CMA chief executive Andrea Coscelli said: “Buying a PCR travel test is a lottery. From complaints about dodgy pricing practices, to unfair terms, to failure to provide tests on time or at all, to problems with getting refunds, the experience for some is just not good enough.
“Recent weeks have underlined that we will not hesitate to take action against any PCR test provider we suspect is breaking the law and exploiting their customers.”
Coscelli added that “competition alone will not do the job”, even when backed up by the enforcement of consumer law.
“The PCR testing market is unusual because its key features are dictated by government policy decisions to fight the pandemic,” he said. “This means a more interventionist approach to shape behaviour in the market from the outset, backed up by monitoring and enforcement, is needed.”
The CMA is also recommending changes to the government’s online list of test providers on gov.uk, which is the most common source used by consumers to choose a PCR test supplier.
It wants the government to create a “one-stop shop list of quality, approved test providers by significantly improving the basic standards” to qualify for inclusion on the gov.uk list.

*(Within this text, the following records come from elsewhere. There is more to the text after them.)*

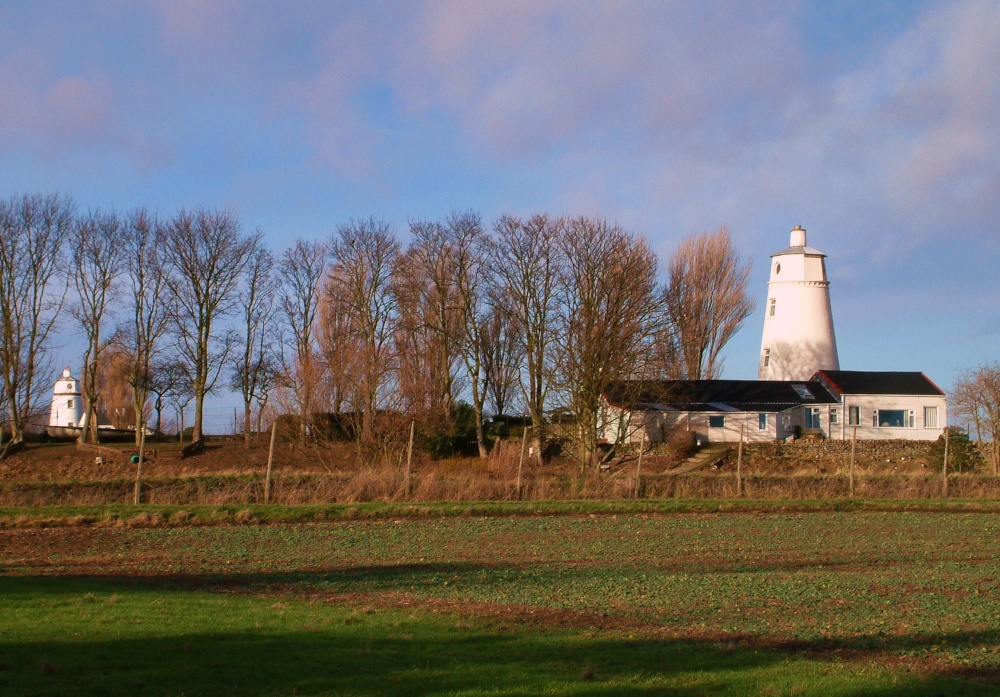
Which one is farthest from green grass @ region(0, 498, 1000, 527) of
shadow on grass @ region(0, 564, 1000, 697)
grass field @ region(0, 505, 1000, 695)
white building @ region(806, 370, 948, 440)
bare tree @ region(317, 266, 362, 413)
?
white building @ region(806, 370, 948, 440)

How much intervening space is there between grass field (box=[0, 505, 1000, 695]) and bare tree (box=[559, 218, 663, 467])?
21.3 meters

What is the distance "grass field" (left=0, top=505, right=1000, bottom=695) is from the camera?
7.67 m

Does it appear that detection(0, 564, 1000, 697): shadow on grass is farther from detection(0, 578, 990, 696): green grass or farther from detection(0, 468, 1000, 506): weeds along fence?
detection(0, 468, 1000, 506): weeds along fence

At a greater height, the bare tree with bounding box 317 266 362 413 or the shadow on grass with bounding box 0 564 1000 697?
the bare tree with bounding box 317 266 362 413

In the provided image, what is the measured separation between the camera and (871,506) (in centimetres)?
2616

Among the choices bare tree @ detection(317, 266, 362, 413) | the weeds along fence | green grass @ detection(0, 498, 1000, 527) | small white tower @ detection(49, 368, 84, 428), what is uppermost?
bare tree @ detection(317, 266, 362, 413)

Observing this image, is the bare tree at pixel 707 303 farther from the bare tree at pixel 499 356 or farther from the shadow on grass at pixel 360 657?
the shadow on grass at pixel 360 657

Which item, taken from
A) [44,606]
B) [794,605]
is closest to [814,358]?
[794,605]

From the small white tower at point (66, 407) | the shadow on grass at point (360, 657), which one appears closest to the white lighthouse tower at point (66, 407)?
the small white tower at point (66, 407)

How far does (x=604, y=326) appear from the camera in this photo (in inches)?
1631

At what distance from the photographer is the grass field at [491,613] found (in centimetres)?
767

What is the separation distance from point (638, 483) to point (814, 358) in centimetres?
3325

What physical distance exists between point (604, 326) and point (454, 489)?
17348mm

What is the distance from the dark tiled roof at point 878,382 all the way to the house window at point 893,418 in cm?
102
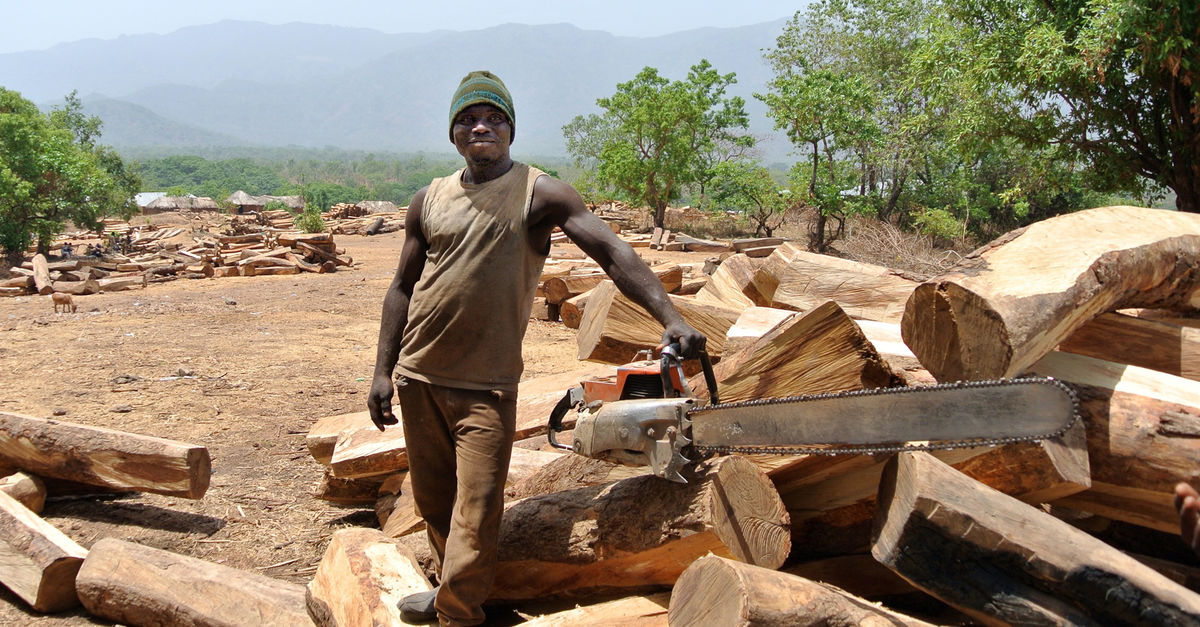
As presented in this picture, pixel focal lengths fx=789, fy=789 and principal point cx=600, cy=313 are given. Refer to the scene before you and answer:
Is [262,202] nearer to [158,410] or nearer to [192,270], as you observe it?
[192,270]

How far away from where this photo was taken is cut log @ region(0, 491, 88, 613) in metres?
3.12

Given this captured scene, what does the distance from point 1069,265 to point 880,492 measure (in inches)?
45.3

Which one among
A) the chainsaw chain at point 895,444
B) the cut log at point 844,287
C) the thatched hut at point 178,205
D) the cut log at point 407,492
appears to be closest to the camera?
the chainsaw chain at point 895,444

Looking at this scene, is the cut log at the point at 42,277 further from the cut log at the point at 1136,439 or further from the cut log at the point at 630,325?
the cut log at the point at 1136,439

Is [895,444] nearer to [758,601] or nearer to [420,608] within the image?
[758,601]

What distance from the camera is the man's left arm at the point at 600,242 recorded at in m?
2.36

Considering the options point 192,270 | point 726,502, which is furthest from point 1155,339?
point 192,270

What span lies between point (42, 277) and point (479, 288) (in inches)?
558

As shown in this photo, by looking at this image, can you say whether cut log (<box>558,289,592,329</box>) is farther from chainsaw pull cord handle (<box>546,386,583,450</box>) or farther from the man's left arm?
the man's left arm

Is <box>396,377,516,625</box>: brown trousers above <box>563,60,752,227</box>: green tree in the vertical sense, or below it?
below

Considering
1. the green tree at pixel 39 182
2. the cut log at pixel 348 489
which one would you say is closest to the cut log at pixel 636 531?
the cut log at pixel 348 489

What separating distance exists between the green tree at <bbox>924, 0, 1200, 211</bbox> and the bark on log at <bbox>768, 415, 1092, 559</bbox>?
25.7 feet

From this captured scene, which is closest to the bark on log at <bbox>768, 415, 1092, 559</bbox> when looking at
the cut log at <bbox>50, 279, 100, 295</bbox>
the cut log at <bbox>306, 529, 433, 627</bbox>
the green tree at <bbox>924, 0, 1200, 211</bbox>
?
the cut log at <bbox>306, 529, 433, 627</bbox>

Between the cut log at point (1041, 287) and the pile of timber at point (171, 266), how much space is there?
46.1 feet
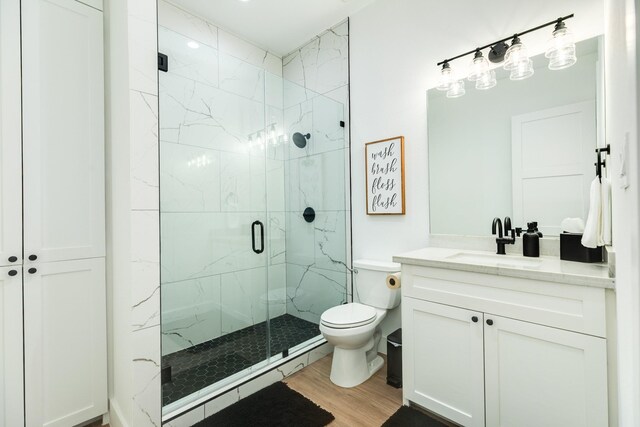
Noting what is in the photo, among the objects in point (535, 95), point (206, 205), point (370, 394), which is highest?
point (535, 95)

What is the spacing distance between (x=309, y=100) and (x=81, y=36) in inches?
66.4

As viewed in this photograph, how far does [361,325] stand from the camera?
6.37ft

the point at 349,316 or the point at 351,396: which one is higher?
the point at 349,316

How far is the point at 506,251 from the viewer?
1.82 m

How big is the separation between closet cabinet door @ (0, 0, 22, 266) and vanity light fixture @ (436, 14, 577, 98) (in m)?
2.41

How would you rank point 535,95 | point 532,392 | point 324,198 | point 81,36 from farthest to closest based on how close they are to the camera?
point 324,198 → point 535,95 → point 81,36 → point 532,392

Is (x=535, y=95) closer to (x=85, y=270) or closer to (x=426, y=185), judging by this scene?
(x=426, y=185)

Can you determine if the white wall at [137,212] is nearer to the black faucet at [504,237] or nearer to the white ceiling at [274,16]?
the white ceiling at [274,16]

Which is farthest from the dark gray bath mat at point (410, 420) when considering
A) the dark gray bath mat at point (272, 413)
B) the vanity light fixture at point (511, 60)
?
the vanity light fixture at point (511, 60)

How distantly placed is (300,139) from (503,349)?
7.04 ft

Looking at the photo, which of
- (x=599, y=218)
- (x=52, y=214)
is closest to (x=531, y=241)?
(x=599, y=218)

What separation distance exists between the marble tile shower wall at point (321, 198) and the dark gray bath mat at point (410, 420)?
1.07 metres

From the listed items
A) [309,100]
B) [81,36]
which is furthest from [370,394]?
[81,36]

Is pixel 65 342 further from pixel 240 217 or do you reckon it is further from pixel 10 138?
pixel 240 217
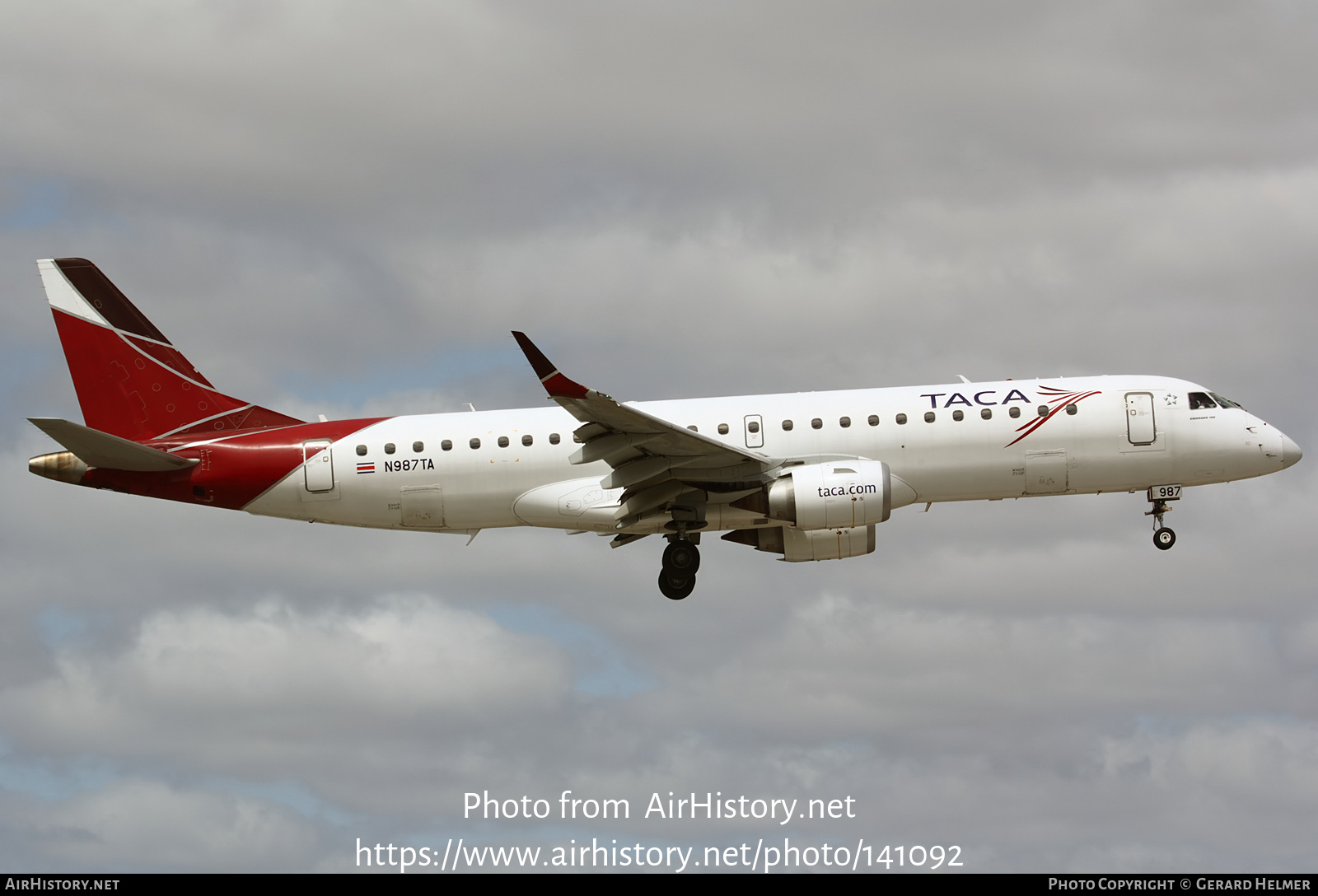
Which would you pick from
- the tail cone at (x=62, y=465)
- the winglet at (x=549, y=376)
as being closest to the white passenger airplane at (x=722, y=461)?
the tail cone at (x=62, y=465)

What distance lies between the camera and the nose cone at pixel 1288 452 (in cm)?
4297

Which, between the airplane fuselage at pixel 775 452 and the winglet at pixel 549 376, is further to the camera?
the airplane fuselage at pixel 775 452

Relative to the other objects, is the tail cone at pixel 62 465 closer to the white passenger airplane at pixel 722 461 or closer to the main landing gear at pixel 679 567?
the white passenger airplane at pixel 722 461

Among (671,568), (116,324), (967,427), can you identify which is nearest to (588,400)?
(671,568)

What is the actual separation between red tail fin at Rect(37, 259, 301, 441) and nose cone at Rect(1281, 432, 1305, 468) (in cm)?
2957

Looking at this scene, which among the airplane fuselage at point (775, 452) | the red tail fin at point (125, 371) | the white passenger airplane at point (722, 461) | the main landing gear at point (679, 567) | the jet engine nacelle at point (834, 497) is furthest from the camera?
the red tail fin at point (125, 371)

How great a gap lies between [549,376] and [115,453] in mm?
13961

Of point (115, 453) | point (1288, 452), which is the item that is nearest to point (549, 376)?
point (115, 453)

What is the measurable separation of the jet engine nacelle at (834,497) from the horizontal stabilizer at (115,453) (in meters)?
17.3

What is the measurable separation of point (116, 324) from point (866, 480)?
23.8 m

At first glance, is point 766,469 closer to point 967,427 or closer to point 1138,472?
point 967,427

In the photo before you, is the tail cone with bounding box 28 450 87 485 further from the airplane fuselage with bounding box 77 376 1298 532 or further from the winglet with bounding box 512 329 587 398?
the winglet with bounding box 512 329 587 398

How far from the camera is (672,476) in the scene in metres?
41.0

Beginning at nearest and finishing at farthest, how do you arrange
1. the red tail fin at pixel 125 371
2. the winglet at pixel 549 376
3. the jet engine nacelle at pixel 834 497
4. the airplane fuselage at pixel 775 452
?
the winglet at pixel 549 376 → the jet engine nacelle at pixel 834 497 → the airplane fuselage at pixel 775 452 → the red tail fin at pixel 125 371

There should also be a “comprehensive monitoring and enforcement programme” to ensure providers listed on gov.uk meet these basic standards and rules, with those failing to do so being “swiftly” sanctioned and removed.
The CMA added the listings on gov.uk should be enhanced to allow consumers to compare providers properly, while prices and costs should be monitored on an “ongoing basis”.
Coscelli has listed these recommendations in a letter to health secretary Sajid Javid, who originally ordered the CMA review.
“We stand ready to keep working with the government to make this market work better for everyone,” he added.